A fascinating aspect of this record is its metamorphic qualities. It has the ability to make me feel nothing and everything simultaneously. When I am in the depths of personal turmoil, I find this record to be a calming ocean of understanding in a way no person can truly deliver for me. At times when my mood is uplifted and positive, I find myself appreciating the musicality of the record and Miller’s ability to pen a picture that most cannot fathom. It truly is so transformative that I find myself listening to it at all times in the day. This is the reason this is my favorite record of the year. I want to say it’s objective and has little to do with his death, but that’s not true. His death made the weight of his statements on Swimming too dense to float. Rap music is so performative that it was uncomfortably sobering to see someone so entrapped in the personal hell they detailed on their record that it resulted in death.
The aspect of “swimming” is a constant theme throughout the entire record. He details this sentiment of drowning and swimming on almost every record, hence the name of the album. My favorite instance was pointed out on the record “Jet Fuel”, on which he states, “Now my head underwater/But I ain’t in the shower and I ain’t getting baptized.” The use of swimming as a metaphor for his mental state is so beautiful and emotive that it has permanently pressed in the way I categorize my own mental state.
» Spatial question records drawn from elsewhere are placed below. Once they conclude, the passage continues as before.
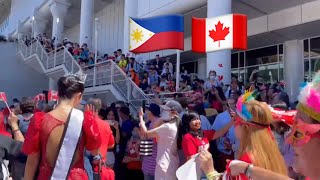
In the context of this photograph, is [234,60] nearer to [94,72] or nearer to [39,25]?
[94,72]

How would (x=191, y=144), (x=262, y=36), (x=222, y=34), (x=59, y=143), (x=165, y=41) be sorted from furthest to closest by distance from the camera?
(x=262, y=36) → (x=165, y=41) → (x=222, y=34) → (x=191, y=144) → (x=59, y=143)

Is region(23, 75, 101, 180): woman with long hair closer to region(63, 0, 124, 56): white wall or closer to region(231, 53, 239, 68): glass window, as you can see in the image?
region(231, 53, 239, 68): glass window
The theme entails that there are times when you are hopeless and you’re trapped by your own thoughts, hence the drowning metaphor, but at others you can weather the storm and swim through existence. This idea is what leaves me with such a divisive interpretation of the record. It is haunting and hopeless, but that is partly due to the death of Miller. The fact that this snapshot detailed his last months on this Earth is what leaves it weighing heavy on my heart.
I have not connected with a record like this since Blonde by Frank Ocean came out. This record is so outwardly honest and expressive that it reminds me of the music that brought me into the musical place I am today, which ironically was Mac Miller. My attachment to this record will never fade, as my fanhood of Miller. The sentiments on the record leave me surprisingly hopeful. The tide of life does drown us at times, yet that only makes us appreciate the times when our head is above water endlessly. The only thing I can hope is to keep swimming.